Cela dit, il me regardait comme s'il désirait vraiment en connaître la cause. Comment étais-je devenue un monstre ? Que s'était-il passé cette soirée-là ?

C'est avec d'autant plus de surprise que j'ouvris la bouche et racontais les événements, sans émotions dans la voix. J'avais tellement ressassé ce qu'il s'était passé dans ma tête, que mettre des mots dessus était étrangement libérateur. Et ces mots me rappelaient encore une fois ce que j'avais vécu...

« Je suis sortie avec plusieurs amies pour aller danser. Rapidement, elle ont décidé de rentrer se reposer chez elles et il ne resta plus que Maria et moi. Pendant que je m'amusais, j'ai perdu de vu mon amie avant de la retrouver en pleurs quelques minutes après. Des hommes ont essayé de l'attoucher, profitant qu'elle ait bu. Incapable de savoir comment gérer la situation, je suis sortie avec mon amie pour rentrer calmement et demander de l'aide à mes parents. Sauf qu'ils nous attendaient dehors, sans remords. Lorsqu'ils ont commencé à venir nous voir pour nous entraîner de force à les suivre sans que personne ne réagisse, j'ai perdu le contrôle. Une vague de colère m'a submergée et avant que je ne m'en rende compte les témoins de la scènes, les agresseurs mais aussi mon amie étaient éparpillés sur le sol, inertes. C'était la première fois que j'ai utilisé mon pouvoir, mon premier meurtre et j'ai le sang de Maria sur mes mains. »

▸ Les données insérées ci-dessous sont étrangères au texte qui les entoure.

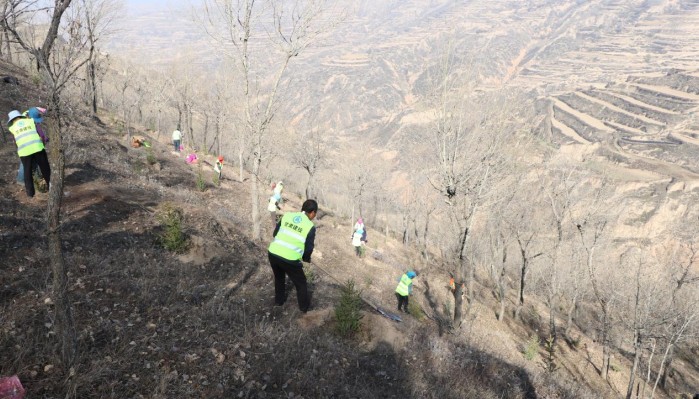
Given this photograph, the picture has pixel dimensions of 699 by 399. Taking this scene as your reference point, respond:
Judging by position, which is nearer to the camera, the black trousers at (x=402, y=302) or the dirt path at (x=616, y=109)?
the black trousers at (x=402, y=302)

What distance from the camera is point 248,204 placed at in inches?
739

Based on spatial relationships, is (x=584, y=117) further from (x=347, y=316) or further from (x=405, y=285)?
(x=347, y=316)

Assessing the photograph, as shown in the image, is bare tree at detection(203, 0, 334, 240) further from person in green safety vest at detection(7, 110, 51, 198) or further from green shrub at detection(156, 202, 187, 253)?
person in green safety vest at detection(7, 110, 51, 198)

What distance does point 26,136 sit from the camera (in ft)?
21.4

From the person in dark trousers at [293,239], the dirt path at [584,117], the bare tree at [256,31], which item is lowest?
the dirt path at [584,117]

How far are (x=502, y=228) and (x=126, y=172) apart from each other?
68.3 ft

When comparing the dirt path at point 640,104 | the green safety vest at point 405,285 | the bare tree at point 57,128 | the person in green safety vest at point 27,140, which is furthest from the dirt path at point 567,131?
the bare tree at point 57,128

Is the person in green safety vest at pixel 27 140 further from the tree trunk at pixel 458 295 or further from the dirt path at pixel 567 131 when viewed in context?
the dirt path at pixel 567 131

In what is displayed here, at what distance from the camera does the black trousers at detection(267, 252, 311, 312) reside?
17.1 feet

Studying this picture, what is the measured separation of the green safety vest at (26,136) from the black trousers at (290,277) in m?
4.94

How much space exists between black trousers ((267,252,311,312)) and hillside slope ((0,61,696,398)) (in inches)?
9.9

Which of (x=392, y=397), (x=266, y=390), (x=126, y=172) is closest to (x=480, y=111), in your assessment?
(x=392, y=397)

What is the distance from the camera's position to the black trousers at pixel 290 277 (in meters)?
5.20

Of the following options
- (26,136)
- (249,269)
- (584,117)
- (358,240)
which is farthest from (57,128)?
(584,117)
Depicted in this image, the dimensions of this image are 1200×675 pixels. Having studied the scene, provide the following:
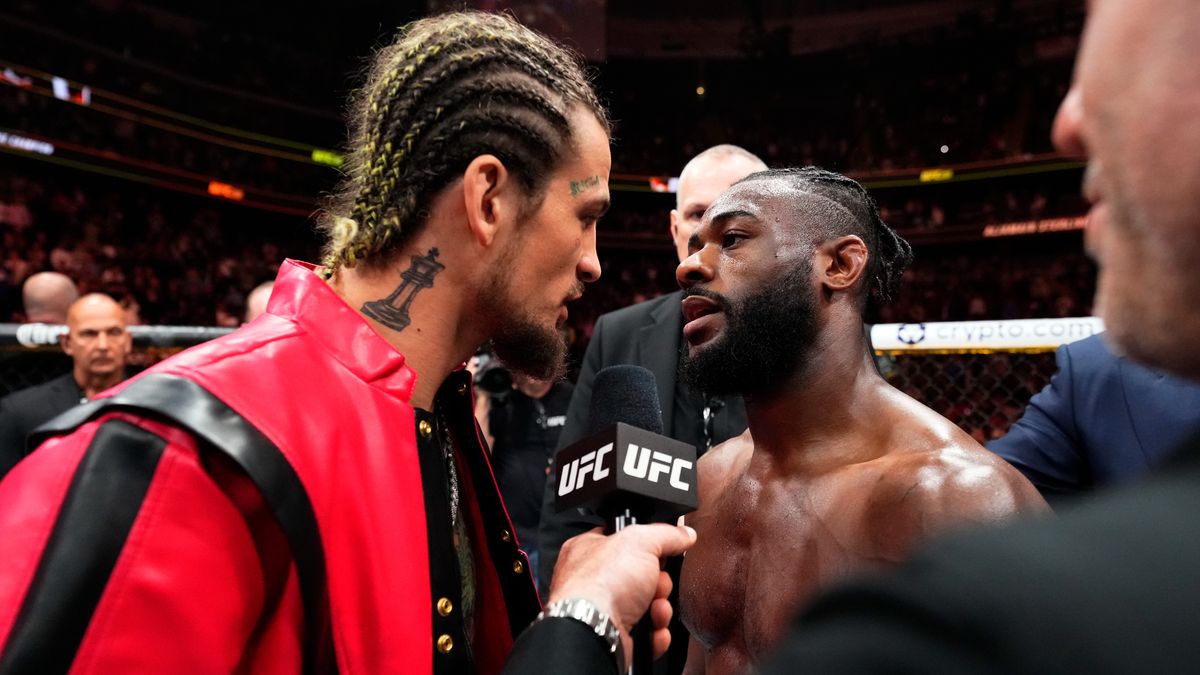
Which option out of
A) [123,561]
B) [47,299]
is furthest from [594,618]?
[47,299]

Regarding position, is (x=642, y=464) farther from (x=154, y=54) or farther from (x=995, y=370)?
(x=154, y=54)

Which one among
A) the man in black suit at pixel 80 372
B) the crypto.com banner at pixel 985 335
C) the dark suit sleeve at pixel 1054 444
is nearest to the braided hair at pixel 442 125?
the dark suit sleeve at pixel 1054 444

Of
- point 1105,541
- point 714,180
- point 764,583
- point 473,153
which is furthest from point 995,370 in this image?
→ point 1105,541

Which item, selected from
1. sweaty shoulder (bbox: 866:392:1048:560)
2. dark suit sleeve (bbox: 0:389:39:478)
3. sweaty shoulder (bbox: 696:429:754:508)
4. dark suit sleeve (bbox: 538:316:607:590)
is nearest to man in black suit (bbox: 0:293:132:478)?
dark suit sleeve (bbox: 0:389:39:478)

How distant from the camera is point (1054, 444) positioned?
1992 millimetres

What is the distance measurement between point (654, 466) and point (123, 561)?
56 centimetres

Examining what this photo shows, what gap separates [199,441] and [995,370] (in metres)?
7.78

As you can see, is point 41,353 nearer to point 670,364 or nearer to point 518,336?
point 670,364

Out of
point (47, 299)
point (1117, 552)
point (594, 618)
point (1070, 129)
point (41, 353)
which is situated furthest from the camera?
point (47, 299)

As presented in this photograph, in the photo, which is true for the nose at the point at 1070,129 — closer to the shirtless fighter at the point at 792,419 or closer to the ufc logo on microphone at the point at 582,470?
the ufc logo on microphone at the point at 582,470

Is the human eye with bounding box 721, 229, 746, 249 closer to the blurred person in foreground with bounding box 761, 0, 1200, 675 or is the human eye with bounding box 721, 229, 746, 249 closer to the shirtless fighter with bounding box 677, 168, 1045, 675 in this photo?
the shirtless fighter with bounding box 677, 168, 1045, 675

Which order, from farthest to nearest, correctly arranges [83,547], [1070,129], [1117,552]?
[83,547] → [1070,129] → [1117,552]

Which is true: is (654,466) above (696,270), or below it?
below

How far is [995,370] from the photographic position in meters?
7.75
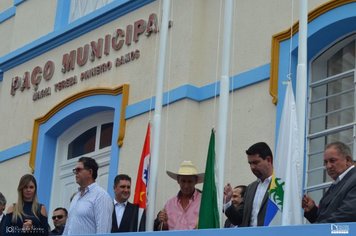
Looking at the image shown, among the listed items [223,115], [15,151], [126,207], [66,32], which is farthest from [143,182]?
[15,151]

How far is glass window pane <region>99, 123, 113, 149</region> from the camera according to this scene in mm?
14016

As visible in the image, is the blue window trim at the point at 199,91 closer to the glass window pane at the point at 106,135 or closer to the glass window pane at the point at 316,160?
the glass window pane at the point at 106,135

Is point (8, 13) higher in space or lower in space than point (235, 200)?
higher

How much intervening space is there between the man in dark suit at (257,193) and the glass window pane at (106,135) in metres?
4.94

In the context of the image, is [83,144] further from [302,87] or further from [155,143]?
[302,87]

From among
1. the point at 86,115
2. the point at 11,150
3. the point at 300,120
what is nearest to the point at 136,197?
the point at 300,120

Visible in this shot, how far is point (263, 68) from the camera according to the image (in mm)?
11758

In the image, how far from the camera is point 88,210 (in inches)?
399

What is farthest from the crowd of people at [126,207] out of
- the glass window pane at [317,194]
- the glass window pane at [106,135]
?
the glass window pane at [106,135]

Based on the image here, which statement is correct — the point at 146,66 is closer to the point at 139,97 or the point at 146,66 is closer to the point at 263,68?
the point at 139,97

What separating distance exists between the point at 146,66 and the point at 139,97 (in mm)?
429

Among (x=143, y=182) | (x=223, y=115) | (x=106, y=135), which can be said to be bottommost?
(x=143, y=182)

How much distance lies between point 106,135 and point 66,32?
5.91 feet

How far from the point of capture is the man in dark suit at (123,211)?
10.6 m
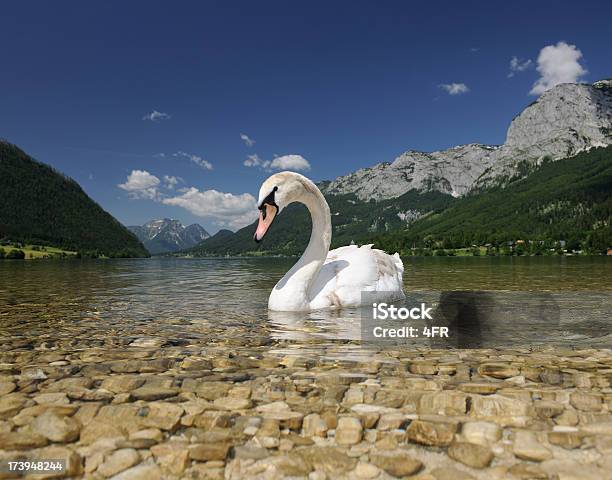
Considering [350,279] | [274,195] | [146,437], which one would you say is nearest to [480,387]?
[146,437]

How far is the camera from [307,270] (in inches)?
389

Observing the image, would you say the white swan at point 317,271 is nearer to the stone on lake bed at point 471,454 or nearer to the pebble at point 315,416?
the pebble at point 315,416

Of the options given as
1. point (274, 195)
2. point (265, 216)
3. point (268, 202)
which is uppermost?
point (274, 195)

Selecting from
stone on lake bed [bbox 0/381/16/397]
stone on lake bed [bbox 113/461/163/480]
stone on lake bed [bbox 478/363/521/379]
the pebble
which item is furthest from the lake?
stone on lake bed [bbox 113/461/163/480]

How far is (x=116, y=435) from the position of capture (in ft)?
10.9

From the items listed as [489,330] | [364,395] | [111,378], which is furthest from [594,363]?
[111,378]

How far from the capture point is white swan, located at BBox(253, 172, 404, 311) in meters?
9.03

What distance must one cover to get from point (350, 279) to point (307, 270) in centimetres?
116

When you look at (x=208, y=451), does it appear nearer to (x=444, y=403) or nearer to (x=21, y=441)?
(x=21, y=441)

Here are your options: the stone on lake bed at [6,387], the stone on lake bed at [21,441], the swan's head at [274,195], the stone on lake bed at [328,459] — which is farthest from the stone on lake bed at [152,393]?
the swan's head at [274,195]

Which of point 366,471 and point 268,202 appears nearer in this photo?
point 366,471

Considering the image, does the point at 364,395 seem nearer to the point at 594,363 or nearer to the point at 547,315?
the point at 594,363

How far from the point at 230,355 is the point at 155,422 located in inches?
96.4

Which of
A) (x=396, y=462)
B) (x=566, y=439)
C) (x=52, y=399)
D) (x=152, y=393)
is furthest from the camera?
(x=152, y=393)
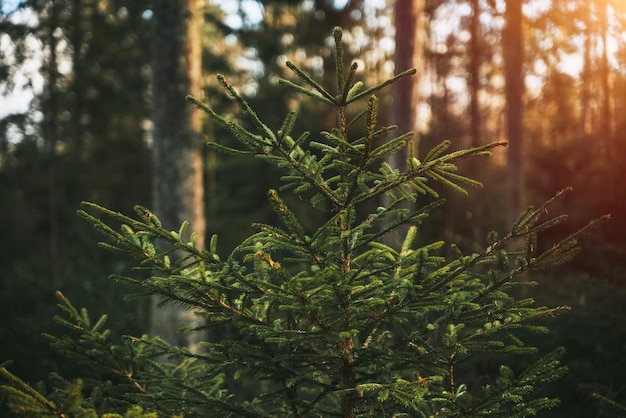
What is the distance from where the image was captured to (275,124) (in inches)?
748

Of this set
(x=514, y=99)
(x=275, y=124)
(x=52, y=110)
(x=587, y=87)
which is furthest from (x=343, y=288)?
(x=587, y=87)

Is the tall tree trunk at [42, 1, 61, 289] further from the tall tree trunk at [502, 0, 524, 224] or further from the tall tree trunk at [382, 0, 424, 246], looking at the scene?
the tall tree trunk at [502, 0, 524, 224]

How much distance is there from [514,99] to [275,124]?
8109 mm

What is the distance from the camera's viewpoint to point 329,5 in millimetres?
19719

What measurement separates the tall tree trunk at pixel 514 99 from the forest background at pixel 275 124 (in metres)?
0.05

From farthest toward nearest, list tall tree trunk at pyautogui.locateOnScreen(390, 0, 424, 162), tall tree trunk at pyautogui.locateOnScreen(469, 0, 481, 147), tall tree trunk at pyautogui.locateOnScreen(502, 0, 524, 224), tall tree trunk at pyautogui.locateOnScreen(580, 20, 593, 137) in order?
tall tree trunk at pyautogui.locateOnScreen(469, 0, 481, 147) → tall tree trunk at pyautogui.locateOnScreen(580, 20, 593, 137) → tall tree trunk at pyautogui.locateOnScreen(502, 0, 524, 224) → tall tree trunk at pyautogui.locateOnScreen(390, 0, 424, 162)

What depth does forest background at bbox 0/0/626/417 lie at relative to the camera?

Rapidement, très rapidement j'avais entrepris de raconter mon calvaire. Mais ces quelques phrases ne pouvaient pas transmettre tout ce que je ressentais depuis cet épisode: ni les remords, ni la colère, ni la tristesse.

— Si j'ai bien compris tu es juste coupable du meurtre de ton amie.

Le vent se leva. Sa phrase avait fait monter en moi une émotion incontrôlable.

— Juste ? ajoutai-je d'une voix stridente.

Iblis passa outre les éléments alentours qui commençait à se déchaîner en accord avec mes émotions. Le vent sifflait et frappait les fenêtres, perturbé.

— Les autres ne peuvent pas s'en plaindre.

Les meubles de la maison tremblaient dans un écho assourdissant.

— Dis moi que j'ai tort quand je dis que la vie de déchets comme ces pervers est nulle de sens. Et comment veux-tu te sentir coupable pour des gens qui vous aurez laissé vous faire violer ou pire sans lever le petit doigt ?

J'avais atteint ma limite. Iblis et moi n'avions pas les mêmes valeurs, ni la même culture. La porte claqua violemment contre le mur et je me retournai pour m'en aller avant de commettre les mêmes erreurs.

Iblis me rattrapa par le bras, loin d'avoir terminé.

—Je peux comprendre que tu t'en veuilles pour être la cause de la mort de ton amie, mais arrête de te restreindre et de te victimiser !

Cette fois, il hurlait. Comme à son habitude, il passa d'une émotion à une autre sans se préoccuper de ce que je pouvais penser.

— Tu veux te culpabiliser pour ne pas avancer. Est-ce que c'est plus facile ainsi ? Abandonner avant d'avoir entrepris quoi que ce soit ?

Dans un grognement sonore, ma colère s'exprima. Les meubles explosèrent et le sol autour de moi s'enflamma. J'étais loin de ne pas comprendre mes gestes, que je détruisait volontairement mon dernier foyer, mais rien n'allait m'empêcher de fermer son clapet à cet abruti sans coeur !

Dans geste de la main, je propulsait les débris vers lui. Sans y porter la moindre importance, il créa un bouclier autour de lui. Sans savoir si mes attaques fonctionnaient ou non, je jetai un coup d'oeil à la silhouette d'Iblis. Il était debout dans la fumée et les décombres. Lui et cette maison me désolaient. Dans un dernier soupire, j'utilisai mes dernières forces à faire tomber le toit sur sa tête.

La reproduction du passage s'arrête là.